Le Belgo-Kazakh Patokh Chodiev a créé en 1998 une banque offshore aux îles Cook. Qui est cet homme mystérieux, sulfureux, prêt à tout pour réussir en affaires ? Portrait d’un milliardaire qui ressemble à un personnage de Robert Ludlum.

Le Belgo-Kazakh Patokh Chodiev, deuxième fortune de Belgique, a créé le 3 avril 1998, alors qu’il était déjà en délicatesse avec la justice belge, une banque offshore aux îles Cook, l’International Financial Bank Limited, révèle mercredi le journal Le Soir.

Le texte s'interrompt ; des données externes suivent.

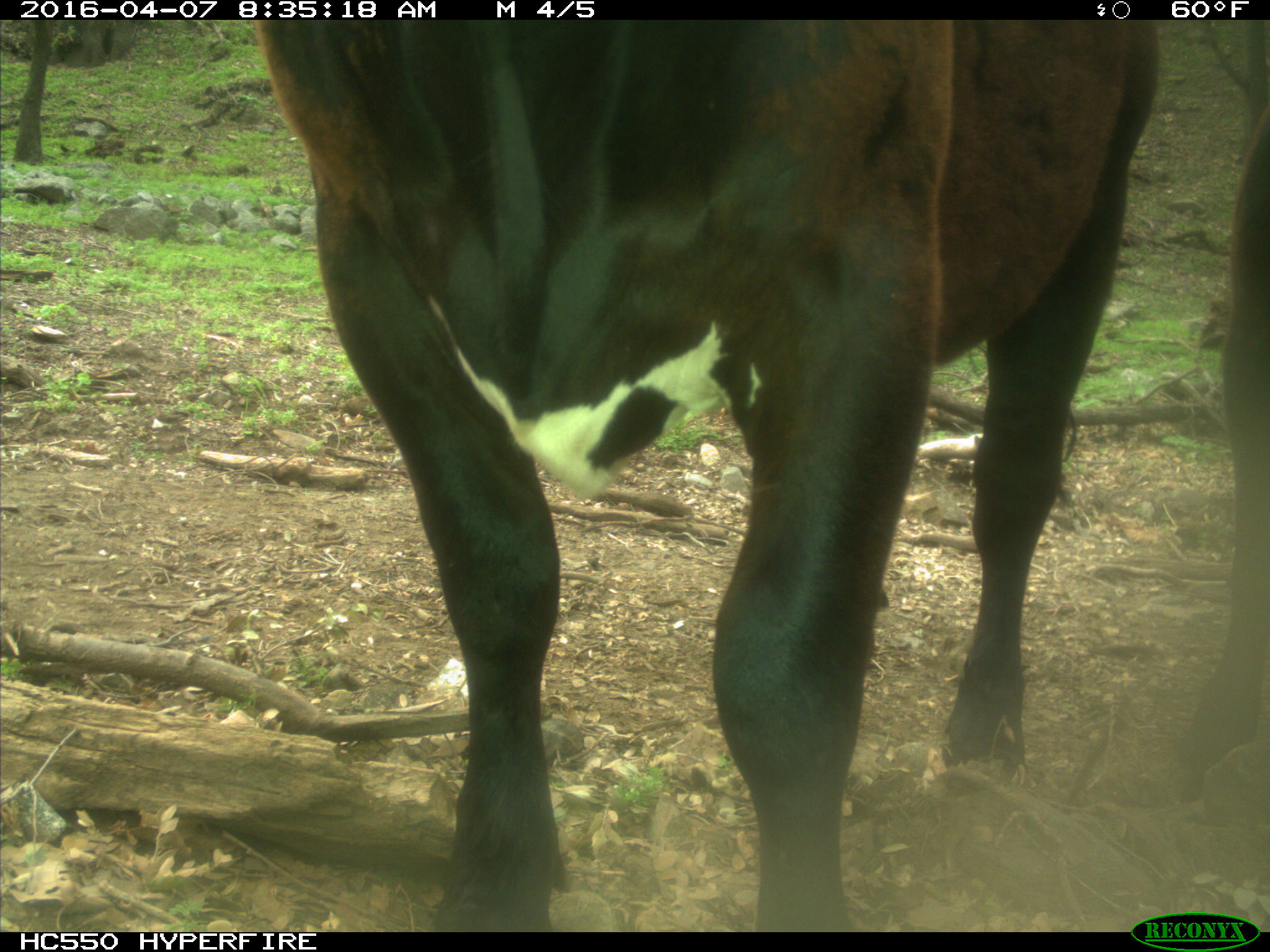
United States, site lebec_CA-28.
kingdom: Animalia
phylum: Chordata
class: Mammalia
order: Artiodactyla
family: Bovidae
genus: Bos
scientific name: Bos taurus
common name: domestic cow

Pour obtenir sa licance bancaire, qui nécessitait des attestations de police témoignant de sa moralité, Patokh Chodiev, 60 ans, résident à Waterloo, n’a pas démarché le parquet de Nivelles -le parquet de Bruxelles et la Sûreté de l’Etat étaient déjà sur sa piste- mais a obtenu une attestation de moralité du parquet général du Kazakhstan, indique la mémoire informatique de la société fiduciaire TrustNet (Cook Islands) Limited, qui a réalisé l’opération pour le compte de Patokh Chodiev, et dont une copie est désormais dans les mains du réseau de journalistes d’investigation ICIJ.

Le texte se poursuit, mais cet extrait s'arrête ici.